Understanding the CAP Theorem
Background
The CAP theorem has become one of the hottest theorems in recent years; when discussing distributed systems, CAP is inevitably mentioned. However, I feel that I haven’t thoroughly understood it, so I wanted to write a blog post to record my understanding. I will update the content as I gain new insights.
Understanding
I read the first part of this paper.
The CAP theorem [Bre12] says that you can only have two of the three desirable properties of:
- C: Consistency, which we can think of as serializability for this discussion;
- A: 100% availability, for both reads and updates;
- P: tolerance to network partitions.
This leads to three kinds of systems: CA, CP and AP, based on what letter you leave out.
Let me share my understanding, using a network composed of three machines (x, y, and z) as an example:
-
C (Consistency): The three machines appear as one. Operations of addition, deletion, modification, and query on any one machine should always be consistent. That is, if you read data from x and then read from y, the results are the same. If you write data to x and then read from y, you should also read the newly written data. Wikipedia also specifically mentions that it’s acceptable to read the data just written to x from y after a short period of time (eventual consistency).
-
A (Availability): The three machines, as a whole, must always be readable and writable; even if some parts fail, it must be readable and writable.
-
P (Partition Tolerance): If the network between x, y, and z is broken, any machine cannot or refuses to provide services; it is neither readable nor writable.
Here, C is the easiest to understand. The concepts of A and P are somewhat vague and easy to confuse.
Now let’s discuss the three combinations:
If the network between x, y, and z is disconnected:
-
CA: Ensure data consistency (C). When x writes data, y can read it (C). Allow the system to continue providing services—even if only x and y are operational—ensuring it is readable and writable (A). We can only tolerate z not providing service; it cannot read or write, nor return incorrect data (losing P).
-
CP: Ensure data consistency (C). Allow all three machines to provide services (even if only for reads) (P). We can only tolerate that x, y, and z cannot write (losing A).
-
AP: Allow all three machines to write (A). Allow all three machines to provide services (reads count) (P). We can only tolerate that the data written by x and y doesn’t reach z; z will return data inconsistent with x and y (losing C).

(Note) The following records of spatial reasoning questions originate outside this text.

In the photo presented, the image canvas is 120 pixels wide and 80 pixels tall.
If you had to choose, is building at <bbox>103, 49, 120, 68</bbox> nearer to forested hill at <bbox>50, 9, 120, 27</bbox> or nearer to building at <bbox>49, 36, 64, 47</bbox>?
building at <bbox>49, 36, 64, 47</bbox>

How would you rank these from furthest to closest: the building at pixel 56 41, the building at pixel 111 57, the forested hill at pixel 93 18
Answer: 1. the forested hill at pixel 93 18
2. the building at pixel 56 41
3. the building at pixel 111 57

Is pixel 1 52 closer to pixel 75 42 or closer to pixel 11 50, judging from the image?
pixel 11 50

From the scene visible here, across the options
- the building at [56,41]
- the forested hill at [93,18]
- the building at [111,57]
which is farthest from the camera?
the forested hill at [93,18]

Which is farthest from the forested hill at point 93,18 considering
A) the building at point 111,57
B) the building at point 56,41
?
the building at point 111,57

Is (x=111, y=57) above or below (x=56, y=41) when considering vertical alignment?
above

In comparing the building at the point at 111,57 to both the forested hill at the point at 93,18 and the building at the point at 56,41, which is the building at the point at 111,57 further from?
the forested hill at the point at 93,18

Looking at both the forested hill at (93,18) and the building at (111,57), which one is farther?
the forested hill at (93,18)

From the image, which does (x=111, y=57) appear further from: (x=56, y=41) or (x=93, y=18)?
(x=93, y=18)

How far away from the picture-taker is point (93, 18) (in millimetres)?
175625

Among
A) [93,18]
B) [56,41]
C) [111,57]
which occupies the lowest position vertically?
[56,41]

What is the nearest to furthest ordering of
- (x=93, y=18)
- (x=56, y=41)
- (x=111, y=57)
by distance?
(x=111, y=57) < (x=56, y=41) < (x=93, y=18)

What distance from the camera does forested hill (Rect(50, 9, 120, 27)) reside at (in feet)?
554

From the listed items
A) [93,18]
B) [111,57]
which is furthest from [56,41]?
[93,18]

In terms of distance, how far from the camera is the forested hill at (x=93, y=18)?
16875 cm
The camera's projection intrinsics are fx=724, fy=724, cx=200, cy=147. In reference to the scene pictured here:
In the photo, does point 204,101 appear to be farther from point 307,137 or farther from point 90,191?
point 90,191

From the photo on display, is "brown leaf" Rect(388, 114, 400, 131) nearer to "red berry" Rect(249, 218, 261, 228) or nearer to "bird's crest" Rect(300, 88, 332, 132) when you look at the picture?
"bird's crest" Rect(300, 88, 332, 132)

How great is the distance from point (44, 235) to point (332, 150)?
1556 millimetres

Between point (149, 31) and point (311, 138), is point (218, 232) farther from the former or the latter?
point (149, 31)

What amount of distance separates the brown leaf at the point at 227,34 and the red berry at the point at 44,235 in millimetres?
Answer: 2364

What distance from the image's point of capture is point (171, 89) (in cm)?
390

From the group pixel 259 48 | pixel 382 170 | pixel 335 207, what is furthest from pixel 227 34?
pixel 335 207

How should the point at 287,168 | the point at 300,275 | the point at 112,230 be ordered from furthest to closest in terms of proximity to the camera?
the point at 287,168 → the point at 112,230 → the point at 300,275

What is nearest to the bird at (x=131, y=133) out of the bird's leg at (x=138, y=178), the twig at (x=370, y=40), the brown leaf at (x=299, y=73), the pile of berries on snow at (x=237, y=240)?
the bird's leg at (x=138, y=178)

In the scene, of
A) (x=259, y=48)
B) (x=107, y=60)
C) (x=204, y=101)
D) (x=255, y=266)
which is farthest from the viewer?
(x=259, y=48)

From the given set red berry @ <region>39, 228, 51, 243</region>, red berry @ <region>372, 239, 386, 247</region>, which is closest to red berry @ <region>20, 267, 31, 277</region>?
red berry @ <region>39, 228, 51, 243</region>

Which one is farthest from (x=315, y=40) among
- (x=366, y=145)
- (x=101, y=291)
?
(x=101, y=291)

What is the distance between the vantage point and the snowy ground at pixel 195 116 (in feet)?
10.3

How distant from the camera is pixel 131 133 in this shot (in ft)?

CA is exemplified by Paxos/Raft, which are majority protocols that sacrifice P; minority nodes remain completely silent. CP represents a read-only system; if a system is read-only, whether there’s a network partition doesn’t really matter—the tolerance to network partitions is infinitely large. AP is suitable for systems that only append and do not update—only inserts, no deletes or updates. Finally, by merging the results together, it can still function.